Otel Java Agent Causing Heap Memory Leak Issue #12303

vanilla-sundae · 2024-09-20T00:38:04Z

Describe the bug

Context

My service uses Otel Java agent published by this library https://github.com/aws-observability/aws-otel-java-instrumentation
. with annotations @WithSpan and @SpanAttribute (https://opentelemetry.io/docs/zero-code/java/agent/annotations/) in the code to get traces for our requests.

Problem Statement

Otel Java agent was set up correctly, and no memory issue with initial setup. However, it's after we add annotations @WithSpan and @SpanAttribute to the service code that we started to see a periodic memory increase issue (JVM metric HeapMemoryAfterGCUse increased to almost 100%) with a lot of otel objects created on the heap, and we have to bounce our hosts to mitigate it.

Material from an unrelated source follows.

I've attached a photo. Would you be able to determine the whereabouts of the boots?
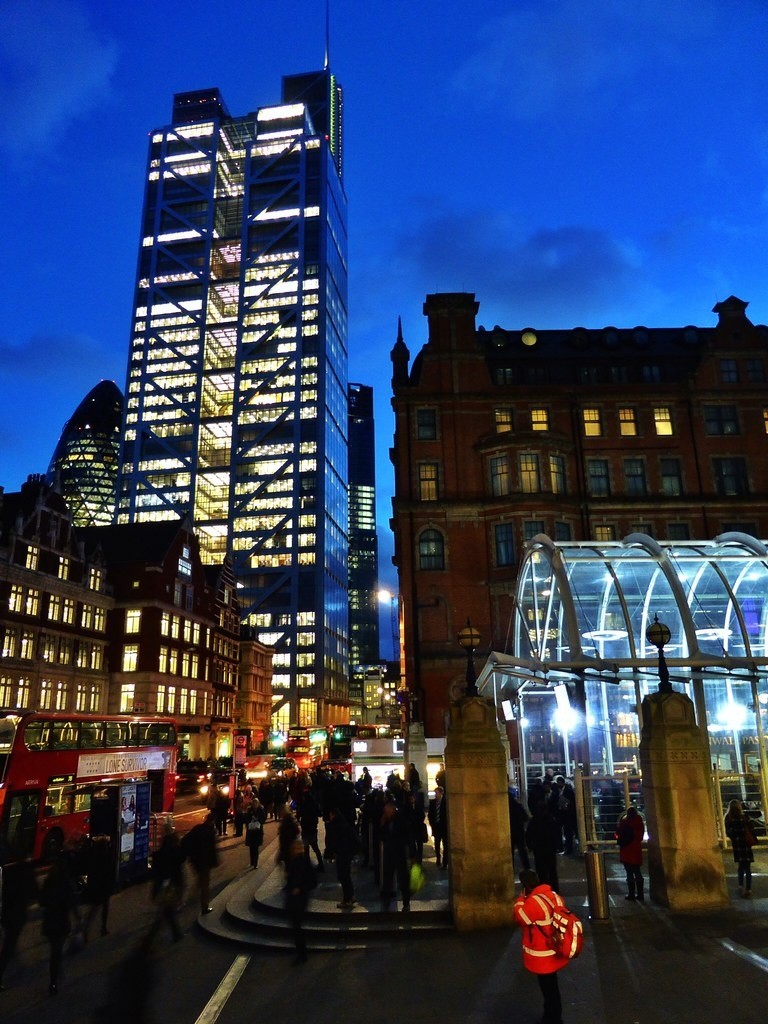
[625,878,645,900]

Otel objects we saw are mainly io.opentelemetry.javaagent.shaded.instrumentation.api.internal.cache.weaklockfree.AbstractWeakConcurrentMap$WeakKey and io.opentelemetry.javaagent.bootstrap.executors.PropagatedContext, as well as java objects java.util.concurrent.ConcurrentHashMap$Node and java.lang.ref.WeakReference

We added @WithSpan to methods executed by child threads and virtual threads, not sure if that would be a concern. But we are able to view traces for these methods correctly.

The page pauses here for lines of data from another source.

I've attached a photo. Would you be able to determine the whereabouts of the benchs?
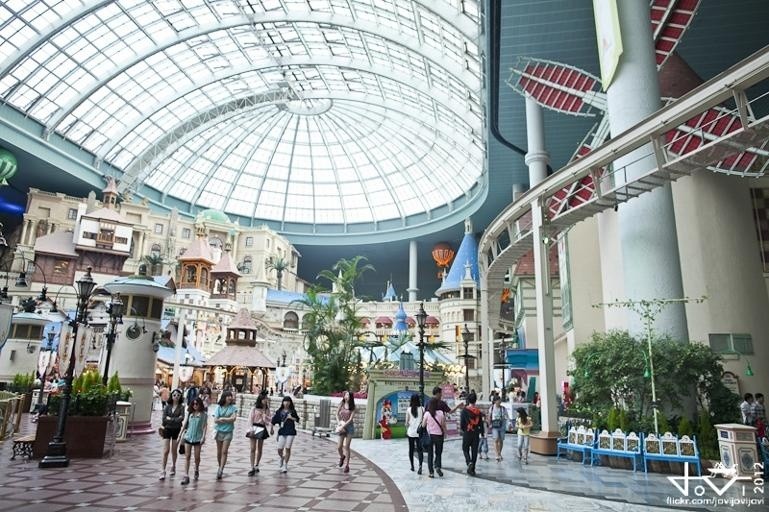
[587,425,643,474]
[310,425,333,439]
[555,422,600,468]
[642,430,701,478]
[10,431,39,461]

Here's our heap dump result:

Histogram:

Memory Leak Suspect Report:

Ask

Can anyone help with this issue and let us know what the root cause could be?

Steps to reproduce

We set up java agent in our service docker image file:

ADD https://github.com/aws-observability/aws-otel-java-instrumentation/releases/latest/download/aws-opentelemetry-agent.jar /opt/aws-opentelemetry-agent.jar
RUN chmod 644 /opt/aws-opentelemetry-agent.jar
ENV JAVA_TOOL_OPTIONS="-javaagent:/opt/aws-opentelemetry-agent.jar"
ENV OTEL_RESOURCE_ATTRIBUTES="service.name=XXX,service.namespace=XXX"
ENV OTEL_PROPAGATORS="tracecontext,baggage,xray"
ENV OTEL_TRACES_SAMPLER="traceidratio"
ENV OTEL_TRACES_SAMPLER_ARG="0.00001"
ENV OTEL_EXPORTER_OTLP_ENDPOINT="http://localhost:4317"

And we add @WithSpan to methods and @SpanAttribute to one of the arguments.

@WithSpan
public void myMethod(@SpanAttribute SomeClass someObject) {
      <...>
}

Expected behavior

No or minimum impact on heap memory usage.

Actual behavior

Heap memory usage after GC increase to 100% if we don't bounce the hosts.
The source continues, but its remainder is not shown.